How to encourage flow as a tool for enhancing engagement

Identify and consciously use signature strengths—flow happens when we use our strengths. Knowing our strengths is unfortunately just not enough. Look for opportunities and assignments that leverage and build on the talents that come naturally to you or your employees. The Institute on Character has a terrific free signature strengths assessment that can help you get started. Or, check out Strengthscope’s 360-degree or team strengths assessment.

Start by tackling a Goldilocks task—not too hard, and not too easy. If you are looking for flow, begin with a task or goal that feels “just right.” Why? Because when the task or goal is too difficult, there’s a risk of becoming frustrated; if the task is too easy, there’s a risk of becoming bored. Either way, you may quit long before you reach a state of flow. Flow comes from consistently learning and increasing competency. If you are a manager, help employees find challenging but achievable tasks that build on their strengths, and then give them immediate, consistent, and constructive feedback that focuses on the effort they are putting into the assignment.

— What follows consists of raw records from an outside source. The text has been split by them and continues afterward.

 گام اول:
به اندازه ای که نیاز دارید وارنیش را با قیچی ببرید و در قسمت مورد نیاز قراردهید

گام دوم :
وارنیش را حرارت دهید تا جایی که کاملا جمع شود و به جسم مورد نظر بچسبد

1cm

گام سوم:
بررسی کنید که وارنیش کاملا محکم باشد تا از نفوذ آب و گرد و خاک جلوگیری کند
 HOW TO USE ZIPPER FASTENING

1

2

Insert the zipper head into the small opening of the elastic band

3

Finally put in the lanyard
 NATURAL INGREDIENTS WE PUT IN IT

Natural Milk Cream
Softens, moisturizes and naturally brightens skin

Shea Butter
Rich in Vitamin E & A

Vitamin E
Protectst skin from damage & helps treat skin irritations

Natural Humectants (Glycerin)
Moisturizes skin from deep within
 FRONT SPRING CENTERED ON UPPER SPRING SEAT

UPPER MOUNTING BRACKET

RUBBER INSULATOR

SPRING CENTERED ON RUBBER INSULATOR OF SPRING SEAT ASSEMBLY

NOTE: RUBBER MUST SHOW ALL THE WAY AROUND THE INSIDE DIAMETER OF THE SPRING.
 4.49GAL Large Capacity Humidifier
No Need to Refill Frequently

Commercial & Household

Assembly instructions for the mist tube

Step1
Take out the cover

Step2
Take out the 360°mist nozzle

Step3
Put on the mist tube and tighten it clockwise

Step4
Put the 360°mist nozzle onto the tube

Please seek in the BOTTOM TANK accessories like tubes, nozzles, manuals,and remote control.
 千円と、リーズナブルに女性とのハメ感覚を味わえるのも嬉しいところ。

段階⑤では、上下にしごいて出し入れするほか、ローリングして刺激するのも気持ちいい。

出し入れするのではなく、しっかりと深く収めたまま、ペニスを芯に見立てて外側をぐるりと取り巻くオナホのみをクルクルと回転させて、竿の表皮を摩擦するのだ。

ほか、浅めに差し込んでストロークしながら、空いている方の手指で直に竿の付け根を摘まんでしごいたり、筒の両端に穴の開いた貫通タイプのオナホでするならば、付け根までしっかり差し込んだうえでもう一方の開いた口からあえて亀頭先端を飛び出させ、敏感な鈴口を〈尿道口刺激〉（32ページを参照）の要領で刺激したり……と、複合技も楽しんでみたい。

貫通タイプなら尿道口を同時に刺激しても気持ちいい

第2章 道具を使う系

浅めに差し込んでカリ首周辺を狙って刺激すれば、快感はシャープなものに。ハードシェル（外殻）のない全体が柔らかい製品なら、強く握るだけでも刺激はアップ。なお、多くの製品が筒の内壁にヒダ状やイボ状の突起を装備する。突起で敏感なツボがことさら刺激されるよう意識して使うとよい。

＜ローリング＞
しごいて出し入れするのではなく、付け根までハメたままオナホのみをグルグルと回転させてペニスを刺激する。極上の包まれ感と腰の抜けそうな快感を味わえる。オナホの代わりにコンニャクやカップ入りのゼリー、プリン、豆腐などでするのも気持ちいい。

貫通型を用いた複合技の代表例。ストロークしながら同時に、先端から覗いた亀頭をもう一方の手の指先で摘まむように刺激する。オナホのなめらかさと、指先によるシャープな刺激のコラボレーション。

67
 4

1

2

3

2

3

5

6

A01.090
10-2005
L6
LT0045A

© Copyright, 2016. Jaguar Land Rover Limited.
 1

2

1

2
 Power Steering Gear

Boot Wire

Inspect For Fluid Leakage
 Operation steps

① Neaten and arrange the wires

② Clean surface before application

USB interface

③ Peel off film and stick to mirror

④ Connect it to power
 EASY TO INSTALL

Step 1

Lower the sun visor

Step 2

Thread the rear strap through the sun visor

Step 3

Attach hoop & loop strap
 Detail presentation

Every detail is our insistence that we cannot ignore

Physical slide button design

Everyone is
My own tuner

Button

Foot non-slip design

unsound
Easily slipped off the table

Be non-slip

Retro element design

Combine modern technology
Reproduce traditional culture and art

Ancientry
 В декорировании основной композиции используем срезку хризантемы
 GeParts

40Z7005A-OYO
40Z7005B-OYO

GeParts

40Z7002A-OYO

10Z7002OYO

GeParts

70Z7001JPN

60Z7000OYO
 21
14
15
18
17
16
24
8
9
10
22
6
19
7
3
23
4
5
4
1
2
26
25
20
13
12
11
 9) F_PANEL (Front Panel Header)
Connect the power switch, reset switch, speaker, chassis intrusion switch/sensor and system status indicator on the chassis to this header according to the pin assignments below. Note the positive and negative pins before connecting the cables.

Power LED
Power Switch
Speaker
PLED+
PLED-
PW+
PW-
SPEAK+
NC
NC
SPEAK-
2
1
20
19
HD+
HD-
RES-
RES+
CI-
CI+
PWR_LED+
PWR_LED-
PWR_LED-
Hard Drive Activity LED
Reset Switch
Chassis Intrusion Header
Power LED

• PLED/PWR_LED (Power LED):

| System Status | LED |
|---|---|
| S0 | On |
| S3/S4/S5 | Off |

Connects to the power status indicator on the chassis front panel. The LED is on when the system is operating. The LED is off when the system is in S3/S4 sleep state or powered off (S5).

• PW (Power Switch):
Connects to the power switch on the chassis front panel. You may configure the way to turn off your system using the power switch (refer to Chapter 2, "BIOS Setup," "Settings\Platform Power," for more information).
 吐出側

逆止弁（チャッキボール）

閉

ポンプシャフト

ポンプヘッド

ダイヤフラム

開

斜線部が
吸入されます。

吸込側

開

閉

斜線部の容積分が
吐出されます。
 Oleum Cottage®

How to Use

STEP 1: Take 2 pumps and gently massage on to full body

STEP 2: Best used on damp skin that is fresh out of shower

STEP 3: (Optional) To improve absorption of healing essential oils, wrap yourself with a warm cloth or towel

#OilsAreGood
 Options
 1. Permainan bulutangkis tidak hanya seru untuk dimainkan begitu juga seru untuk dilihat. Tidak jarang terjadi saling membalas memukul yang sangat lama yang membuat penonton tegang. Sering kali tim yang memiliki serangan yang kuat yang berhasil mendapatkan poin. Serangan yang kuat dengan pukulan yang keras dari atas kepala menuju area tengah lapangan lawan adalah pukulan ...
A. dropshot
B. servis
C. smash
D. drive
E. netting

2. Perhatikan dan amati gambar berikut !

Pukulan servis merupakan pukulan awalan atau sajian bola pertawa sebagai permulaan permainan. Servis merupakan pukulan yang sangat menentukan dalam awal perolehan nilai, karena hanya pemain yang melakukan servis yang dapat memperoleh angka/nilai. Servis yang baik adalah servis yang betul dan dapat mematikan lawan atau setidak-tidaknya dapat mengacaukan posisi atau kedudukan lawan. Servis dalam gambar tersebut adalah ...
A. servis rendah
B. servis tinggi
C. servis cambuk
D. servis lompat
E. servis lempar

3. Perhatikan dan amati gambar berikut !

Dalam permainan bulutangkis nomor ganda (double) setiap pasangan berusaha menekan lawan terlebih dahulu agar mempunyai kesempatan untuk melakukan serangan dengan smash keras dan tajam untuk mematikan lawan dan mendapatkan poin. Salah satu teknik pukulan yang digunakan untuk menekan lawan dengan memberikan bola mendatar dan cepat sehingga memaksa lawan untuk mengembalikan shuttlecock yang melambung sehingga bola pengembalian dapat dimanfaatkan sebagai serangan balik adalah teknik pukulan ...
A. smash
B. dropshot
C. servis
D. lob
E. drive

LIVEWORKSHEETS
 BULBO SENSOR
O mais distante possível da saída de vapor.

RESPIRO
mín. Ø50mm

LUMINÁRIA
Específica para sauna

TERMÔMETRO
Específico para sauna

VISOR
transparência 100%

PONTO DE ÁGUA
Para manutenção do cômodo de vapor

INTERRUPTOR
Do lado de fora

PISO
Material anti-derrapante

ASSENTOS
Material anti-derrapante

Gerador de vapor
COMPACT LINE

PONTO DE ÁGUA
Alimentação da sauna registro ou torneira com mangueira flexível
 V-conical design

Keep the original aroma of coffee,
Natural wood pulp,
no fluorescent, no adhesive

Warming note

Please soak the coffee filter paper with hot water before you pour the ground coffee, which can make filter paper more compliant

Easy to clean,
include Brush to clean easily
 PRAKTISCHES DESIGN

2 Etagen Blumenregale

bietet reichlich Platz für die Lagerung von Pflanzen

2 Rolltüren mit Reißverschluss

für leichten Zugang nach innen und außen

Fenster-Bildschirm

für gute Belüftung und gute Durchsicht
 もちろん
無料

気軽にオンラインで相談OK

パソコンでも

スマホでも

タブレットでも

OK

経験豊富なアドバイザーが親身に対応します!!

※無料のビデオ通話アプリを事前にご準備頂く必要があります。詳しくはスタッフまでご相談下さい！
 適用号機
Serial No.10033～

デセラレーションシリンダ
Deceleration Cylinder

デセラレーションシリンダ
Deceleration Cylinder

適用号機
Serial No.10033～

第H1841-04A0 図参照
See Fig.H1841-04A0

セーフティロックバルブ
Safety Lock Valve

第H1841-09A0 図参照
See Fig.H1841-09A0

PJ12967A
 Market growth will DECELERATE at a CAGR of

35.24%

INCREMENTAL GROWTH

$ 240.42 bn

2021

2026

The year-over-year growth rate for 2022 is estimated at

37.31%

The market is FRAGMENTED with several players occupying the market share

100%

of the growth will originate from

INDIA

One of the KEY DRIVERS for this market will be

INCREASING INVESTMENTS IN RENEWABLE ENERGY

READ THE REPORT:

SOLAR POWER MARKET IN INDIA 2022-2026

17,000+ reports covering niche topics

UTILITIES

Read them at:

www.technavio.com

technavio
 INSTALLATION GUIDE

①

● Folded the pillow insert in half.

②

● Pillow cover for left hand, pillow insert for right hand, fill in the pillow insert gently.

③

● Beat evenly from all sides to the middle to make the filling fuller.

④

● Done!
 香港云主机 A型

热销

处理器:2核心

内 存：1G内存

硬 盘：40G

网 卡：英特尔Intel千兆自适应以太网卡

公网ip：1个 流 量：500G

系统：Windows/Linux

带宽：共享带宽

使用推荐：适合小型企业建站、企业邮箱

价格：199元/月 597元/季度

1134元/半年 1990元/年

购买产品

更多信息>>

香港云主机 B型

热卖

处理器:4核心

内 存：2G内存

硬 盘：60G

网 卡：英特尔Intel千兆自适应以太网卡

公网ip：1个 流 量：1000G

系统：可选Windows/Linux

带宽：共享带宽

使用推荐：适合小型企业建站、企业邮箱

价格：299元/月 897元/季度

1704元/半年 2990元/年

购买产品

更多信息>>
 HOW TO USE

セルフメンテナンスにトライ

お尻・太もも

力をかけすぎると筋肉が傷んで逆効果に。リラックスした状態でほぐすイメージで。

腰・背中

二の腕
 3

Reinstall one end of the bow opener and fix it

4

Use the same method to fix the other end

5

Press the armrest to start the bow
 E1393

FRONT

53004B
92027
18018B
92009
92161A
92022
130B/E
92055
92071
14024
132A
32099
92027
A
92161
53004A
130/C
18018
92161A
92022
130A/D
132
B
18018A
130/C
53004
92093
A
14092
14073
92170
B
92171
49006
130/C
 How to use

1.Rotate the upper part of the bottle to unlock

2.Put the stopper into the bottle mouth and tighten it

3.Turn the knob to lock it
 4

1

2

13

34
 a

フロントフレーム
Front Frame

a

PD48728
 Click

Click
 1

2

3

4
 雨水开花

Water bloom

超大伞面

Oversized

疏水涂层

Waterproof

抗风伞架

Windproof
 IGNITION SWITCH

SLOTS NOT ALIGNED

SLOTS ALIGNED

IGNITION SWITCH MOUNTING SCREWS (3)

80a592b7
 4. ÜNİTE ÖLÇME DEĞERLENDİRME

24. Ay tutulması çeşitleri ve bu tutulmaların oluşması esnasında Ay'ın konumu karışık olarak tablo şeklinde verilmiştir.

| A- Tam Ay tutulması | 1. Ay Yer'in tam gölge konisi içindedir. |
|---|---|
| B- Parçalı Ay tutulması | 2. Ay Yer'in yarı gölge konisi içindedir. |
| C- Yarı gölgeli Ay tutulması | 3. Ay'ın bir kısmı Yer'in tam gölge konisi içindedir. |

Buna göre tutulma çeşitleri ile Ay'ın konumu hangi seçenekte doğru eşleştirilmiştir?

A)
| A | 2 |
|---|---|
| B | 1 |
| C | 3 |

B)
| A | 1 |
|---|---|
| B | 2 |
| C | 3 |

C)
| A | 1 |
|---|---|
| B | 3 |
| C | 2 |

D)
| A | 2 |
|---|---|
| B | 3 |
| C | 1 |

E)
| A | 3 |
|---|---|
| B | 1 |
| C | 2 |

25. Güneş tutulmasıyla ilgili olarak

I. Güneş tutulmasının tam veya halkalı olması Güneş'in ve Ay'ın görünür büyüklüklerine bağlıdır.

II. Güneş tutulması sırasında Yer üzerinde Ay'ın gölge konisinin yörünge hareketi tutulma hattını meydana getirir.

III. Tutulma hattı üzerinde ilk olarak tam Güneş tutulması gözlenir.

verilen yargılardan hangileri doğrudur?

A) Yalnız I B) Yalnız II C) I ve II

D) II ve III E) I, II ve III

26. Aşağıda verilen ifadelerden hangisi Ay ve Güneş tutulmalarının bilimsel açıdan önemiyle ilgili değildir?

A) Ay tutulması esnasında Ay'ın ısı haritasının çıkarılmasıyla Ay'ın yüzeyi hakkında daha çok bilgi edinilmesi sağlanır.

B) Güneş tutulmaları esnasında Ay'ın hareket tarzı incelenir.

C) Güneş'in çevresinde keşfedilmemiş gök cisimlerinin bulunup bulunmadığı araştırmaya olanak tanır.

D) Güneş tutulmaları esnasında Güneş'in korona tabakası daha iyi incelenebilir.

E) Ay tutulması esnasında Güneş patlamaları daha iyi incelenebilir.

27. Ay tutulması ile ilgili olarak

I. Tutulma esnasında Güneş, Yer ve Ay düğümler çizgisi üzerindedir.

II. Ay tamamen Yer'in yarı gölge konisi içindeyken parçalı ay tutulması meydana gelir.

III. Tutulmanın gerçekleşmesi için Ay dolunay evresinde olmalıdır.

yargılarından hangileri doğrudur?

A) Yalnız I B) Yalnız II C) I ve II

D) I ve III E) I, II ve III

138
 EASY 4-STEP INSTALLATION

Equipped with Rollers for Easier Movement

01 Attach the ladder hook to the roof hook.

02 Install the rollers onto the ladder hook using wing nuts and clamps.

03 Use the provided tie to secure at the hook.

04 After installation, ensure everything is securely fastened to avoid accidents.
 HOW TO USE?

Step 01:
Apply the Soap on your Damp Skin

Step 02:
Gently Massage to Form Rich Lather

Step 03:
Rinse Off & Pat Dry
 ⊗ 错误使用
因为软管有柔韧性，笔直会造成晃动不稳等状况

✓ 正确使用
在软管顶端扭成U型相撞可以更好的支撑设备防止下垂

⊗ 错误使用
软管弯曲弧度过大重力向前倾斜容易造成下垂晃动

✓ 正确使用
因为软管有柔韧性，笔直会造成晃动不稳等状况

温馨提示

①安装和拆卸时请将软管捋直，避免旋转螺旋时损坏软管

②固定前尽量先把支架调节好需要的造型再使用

Remove distractions—focus is key to finding flow. Intentionally and purposefully find ways to limit interruptions and distractions for yourself and your employees. Reserve a block of time and make it multitasking-free. Work from home, book off-site meetings, or hide out in an isolated conference room. Turn off your phone (or at least the audible reminders). Don’t expect instant communication between team members. Set expectations for communication-free hours. Honor weekends, lunch hours, and vacations. Meditate.

 What are the benefits of flow in the workplace?


Flow is about being “in the zone.” The more we are in the zone at work, the more productive, motivated, and inspired we remain. In addition, research indicates that inducing a state of flow helps to

  • reduce workplace stress (similar to the brain benefits derived from meditation or mindfulness practices)

  • broaden our capacity to solve challenges

  • increase creative output

  • expand an employee’s comfort zone by diminishing self-consciousness and enabling greater personal effectiveness

  • increase overall well-being and satisfaction with work.

The simplicity and importance of a positive psychology science

One of our objectives within these articles is to provide evidence-based, actionable strategies that—through their simplicity—promote optimal performance. Scientific minds around the world spend years conducting and then publishing research that has the ability to impact our lives greatly. Unfortunately, this research usually finds its way to some lonely psychological or behavioral journal, and there it stays.

Tal Ben-Shahar has off-handedly remarked that, on average, seven people read any given article printed in a psychological journal. (Even more disheartening is that one of the seven includes the researcher’s mother.) As human capital professionals, we have a collective opportunity to capitalize on this important research by simply putting the findings to the best possible use. In other words, simple interventions can be great interventions—when we apply them.